W杯に続く敗退の意味
今大会で何度もチャンスを逃した香川真司(25歳・ドルトムント/ドイツ)は、「自分が決めていれば、というシーンがありましたし、そこで点が取れなかったですし、責任を感じています。申し訳ないです」と、何度も頭を下げた。PK戦でも彼のシュートは左ポストに嫌われ、敗戦を招いてしまった。チャンスを逃したのは、香川だけではない。
前半は乾貴士(26歳・フランクフルト/ドイツ)が、後半は途中出場の武藤嘉紀(22歳・FC東京)や豊田陽平(29歳・サガン鳥栖)らが、至近距離からのシュートをミスしている。Jリーグなら確実に決めているか、少なくともゴールの枠内に飛ばしているはずの一撃が、ゴールを外れてしまっていた。
ワク内ならGKが弾いたボールを詰めるとか、DFに当たってコースが変わるといった次の展開が生まれる。しかし、ワクを外したら攻撃はそこで終わりだ。相手にひと呼吸する時間を与えてしまう。後半途中から棒立ちのボクサーのようだったUAEを倒せなかったのは、攻撃の持続性に物足りなさがあったからである。

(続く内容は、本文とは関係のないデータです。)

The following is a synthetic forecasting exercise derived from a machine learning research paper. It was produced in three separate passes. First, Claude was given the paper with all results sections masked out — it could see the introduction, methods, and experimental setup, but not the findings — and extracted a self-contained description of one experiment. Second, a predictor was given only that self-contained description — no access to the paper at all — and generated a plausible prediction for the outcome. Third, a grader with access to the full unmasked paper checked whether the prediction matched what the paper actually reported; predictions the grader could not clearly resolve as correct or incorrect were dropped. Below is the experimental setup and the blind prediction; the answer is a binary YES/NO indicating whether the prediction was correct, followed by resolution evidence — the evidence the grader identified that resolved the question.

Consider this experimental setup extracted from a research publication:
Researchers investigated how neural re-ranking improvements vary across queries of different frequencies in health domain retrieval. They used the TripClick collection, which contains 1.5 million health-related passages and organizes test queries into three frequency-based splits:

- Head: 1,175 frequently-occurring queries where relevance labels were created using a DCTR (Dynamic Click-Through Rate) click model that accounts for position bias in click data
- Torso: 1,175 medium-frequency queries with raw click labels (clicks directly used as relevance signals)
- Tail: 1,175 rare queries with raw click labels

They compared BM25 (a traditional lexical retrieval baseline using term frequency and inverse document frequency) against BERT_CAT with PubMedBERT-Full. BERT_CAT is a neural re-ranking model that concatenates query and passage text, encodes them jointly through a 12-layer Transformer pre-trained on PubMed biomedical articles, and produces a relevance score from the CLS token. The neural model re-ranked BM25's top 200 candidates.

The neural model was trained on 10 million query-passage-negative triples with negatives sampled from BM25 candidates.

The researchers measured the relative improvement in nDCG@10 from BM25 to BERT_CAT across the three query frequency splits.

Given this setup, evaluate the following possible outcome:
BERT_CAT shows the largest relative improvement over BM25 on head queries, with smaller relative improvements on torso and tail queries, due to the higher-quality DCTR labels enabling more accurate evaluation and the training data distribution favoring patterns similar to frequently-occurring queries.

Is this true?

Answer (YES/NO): YES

昨夏のブラジルW杯に続く早期敗退は、何を意味するのだろうか。
アジアのパワーバランスは、これまでと変わっていない。4年前にベスト8を構成した日本、カタール、ウスベキスタン、ヨルダン、オーストラリア、イラク、イラン、韓国のうち、カタールとヨルダンを除く6か国が今回も準々決勝に勝ち残った。今大会では結果を残せなかったものの、日本が韓国やオーストラリアと並んでアジアのリーダー的存在なのは間違いない。
ならばなぜ、日本はUAEに足元をすくわれたのか。
ピッチ上の現象としては、決定力不足とカウンターへの対応に集約される。ただ、より根本的な原因を探ると、日本のサッカースタイルに行き着くのではないだろうか。
アルベルト・ザッケローニからハビエル・アギーレへ監督が代わっても、日本はボールポゼッションを重視したサッカーを志向している。前監督当時とメンバーがほぼ変わらないから、サッカーも似てくるのは必然だが、ポゼッションという言葉が隠れ蓑のようになっている気がしてならない。
ブラジルW杯当時に比べると、フィフティ・フィフティロングボールを使うようにはなっている。それでも、ボールを大切にする、しっかりとつないで崩すという大前提がチームに深く根を張り、その結果としてダイナミックさや意外性が限定的にしか発揮されていないのである。見栄えの良い綺麗なサッカーだが、相手がぞっとするような怖さを与えることはできていない、と言えばいいだろうか。
それでもたくさんのチャンスを作っていたし、UAE戦もちょっとした運に恵まれれば勝てていた、という意見はあるだろう。
アジアで勝てれば、それでいいのか?
日本の目標は、W杯での上位進出である。
ボールポゼッションはできるものの結果がついてこないでは、ブラジルW杯から何ら進歩していないのと同じだ。
フィールドプレーヤー全員が攻撃にも守備にもダイナミックに関わり、これでもかというぐらいに走り続けるチーム作りを、進めていくべきではないかと思う。アギーレ監督の進退問題はなおも不透明だが、誰がチームを率いるにせよ、選手選考の基準を考え直すべきだと思うのである。
ポゼッションサッカーでいいのかという疑問から、日本サッカーの再建は始まるはずだ。